Source passage —
※ ※ ※
POSTED: August 3, 2010 1:05 a.m.


The Hall County community has stepped up to make going back to school less intimidating for some local children.

United Way of Hall County’s School Tools for Cool Kids program is wrapping up, but United Way officials say people can continue to donate throughout the week. The program encourages the community to purchase school supplies for the Hall County and Gainesville school systems.

“To know that you’ve got everything when you start school is such a confidence booster,” said Carol Williams, United Way senior vice president for community impact. “Plus, we know that for a lot of kids this year, it’s going to be difficult for them to get the supplies that they need. It’s a pretty long list for each school.”

Volunteers collected nearly 90 boxes of school supplies, and every school in Gainesville and Hall County will get at least one box.  Schools with more students receiving free and reduced-price lunches will receive more boxes.

Gainesville City Schools Superintendent Merrianne Dyer said getting school supplies comes as a relief for some parents.
“The parents are anxious, and the children are, because they want to be prepared and they want to be ready for the first day,” Dyer said. “They’re afraid that they’re going to get in trouble if they don’t have their supplies. All these feelings of anxiety starting school can be removed if we’re able to provide the supplies.”

Dyer said more parents from a wider range of backgrounds have called requesting school supplies this year, some saying they never thought they would have to ask for help.

“This enables us to get the supplies to the children in a quiet way and ensure the families that the community cares about them, because it comes from everybody,” she said.

Those donating had two options for getting involved — buy school supplies on their own to drop off at the United Way offices or a Hall County library branch or go to Publix to purchase a pre-packaged bag. Cargill also contributed, donating $2,000 and providing volunteers to help sort the supplies.

Donations include markers, pencils, backpacks and even copy paper for teachers.

“The great thing about it is it gives the everyday person an opportunity to do their part in a small way,” said Paul Daniels, Publix district manager. “You take thousands of people and add that together, and it becomes an event like this.”
※ ※ ※
Source data —
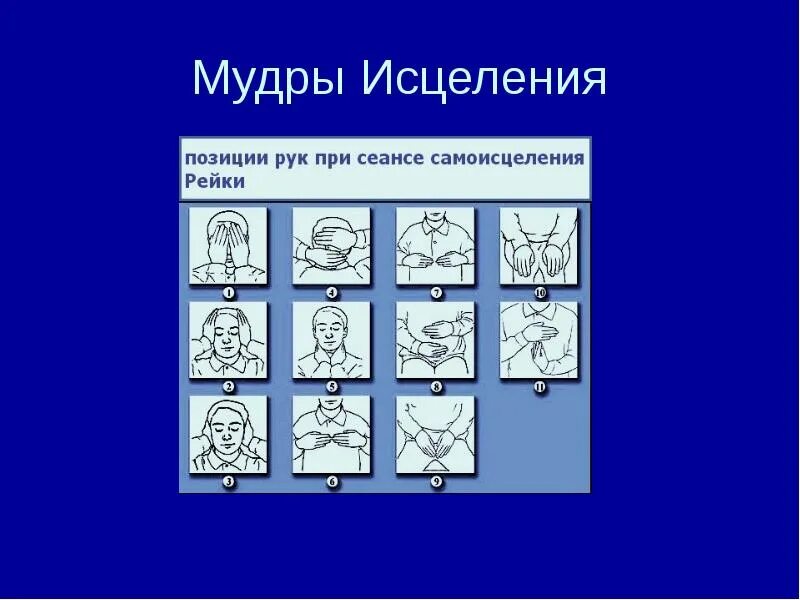 Мудры Исцеления

позиции рук при сеансе самоисцеления Рейки

1
4
7
10
2
5
8
11
3
6
9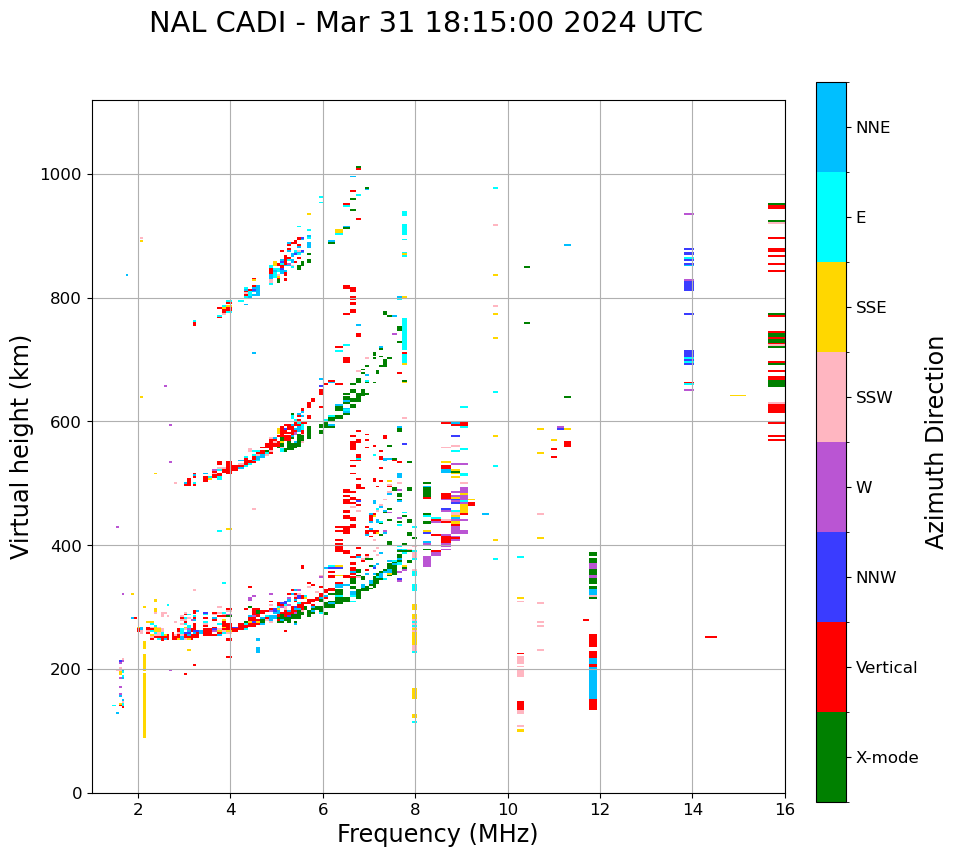 NAL CADI - Mar 31 18:15:00 2024 UTC

Virtual height (km)

1000
800
600
400
200
0

2
4
6
8
10
12
14
16

Frequency (MHz)

NNE
E
SSE
SSW
W
NNW
Vertical
X-mode

Azimuth Direction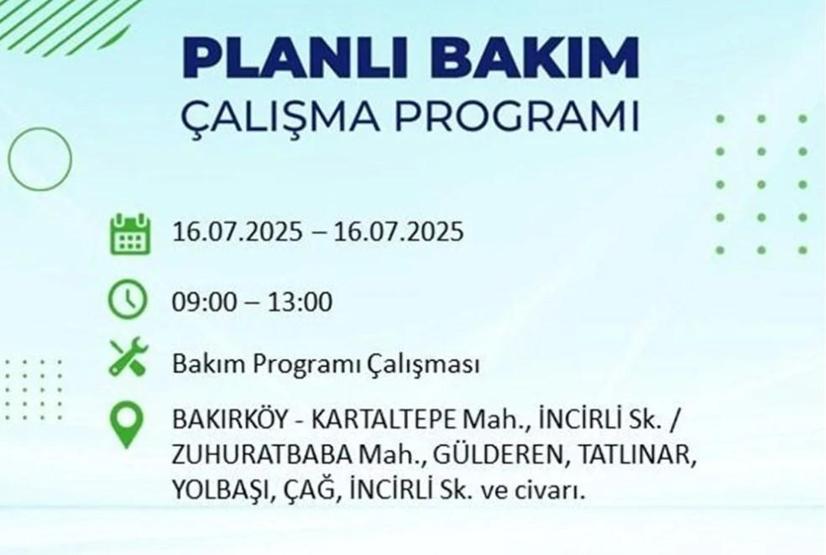 PLANLI BAKIM
ÇALIŞMA PROGRAMI

16.07.2025 – 16.07.2025

09:00 – 13:00

Bakım Programı Çalışması

BAKIRKÖY - KARTALTEPE Mah., İNCİRLİ Sk. / ZUHURATBABA Mah., GÜLDEREN, TATLINAR, YOLBAŞI, ÇAĞ, İNCİRLİ Sk. ve civarı.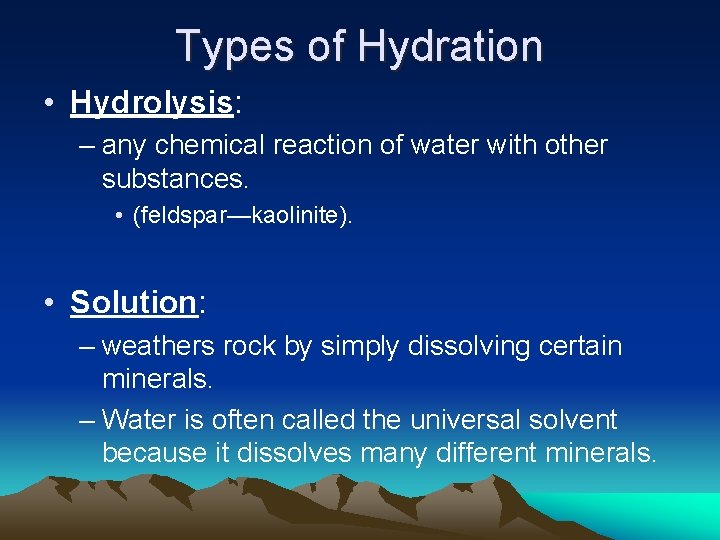 Types of Hydration

• Hydrolysis:
– any chemical reaction of water with other substances.
• (feldspar—kaolinite).

• Solution:
– weathers rock by simply dissolving certain minerals.
– Water is often called the universal solvent because it dissolves many different minerals.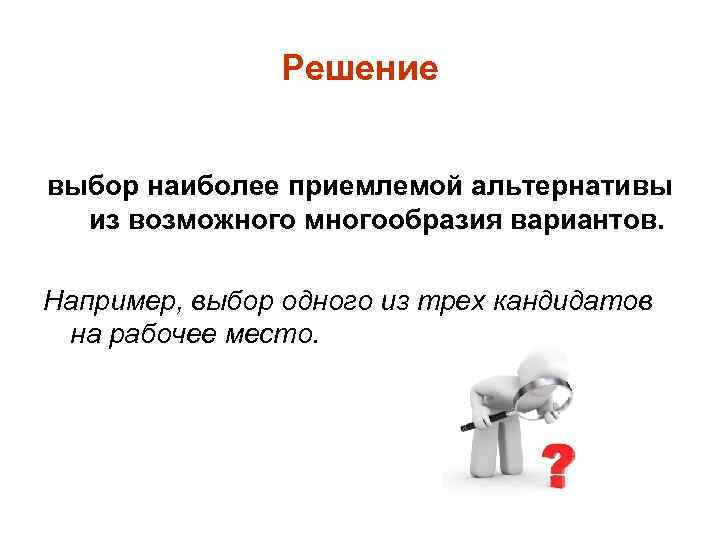 Решение

выбор наиболее приемлемой альтернативы из возможного многообразия вариантов.

Например, выбор одного из трех кандидатов на рабочее место.

?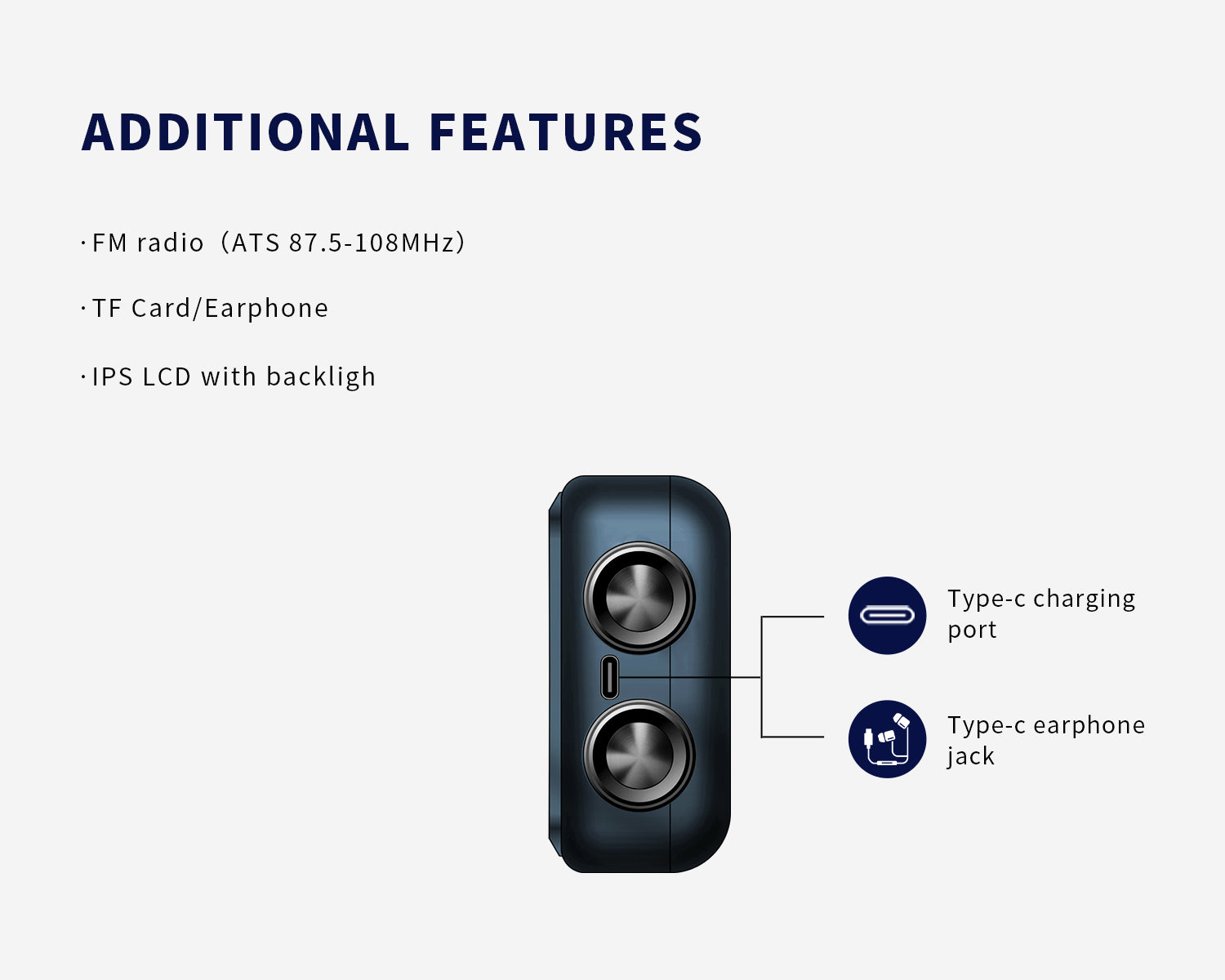 ADDITIONAL FEATURES

· FM radio（ATS 87.5-108MHz）

· TF Card/Earphone

· IPS LCD with backligh

Type-c charging port

Type-c earphone jack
※ ※ ※
What is needed —
Repeat the school supplies article word for word, from "Those donating had" up to and including "sort the supplies.".

Written response —
Those donating had two options for getting involved — buy school supplies on their own to drop off at the United Way offices or a Hall County library branch or go to Publix to purchase a pre-packaged bag. Cargill also contributed, donating $2,000 and providing volunteers to help sort the supplies.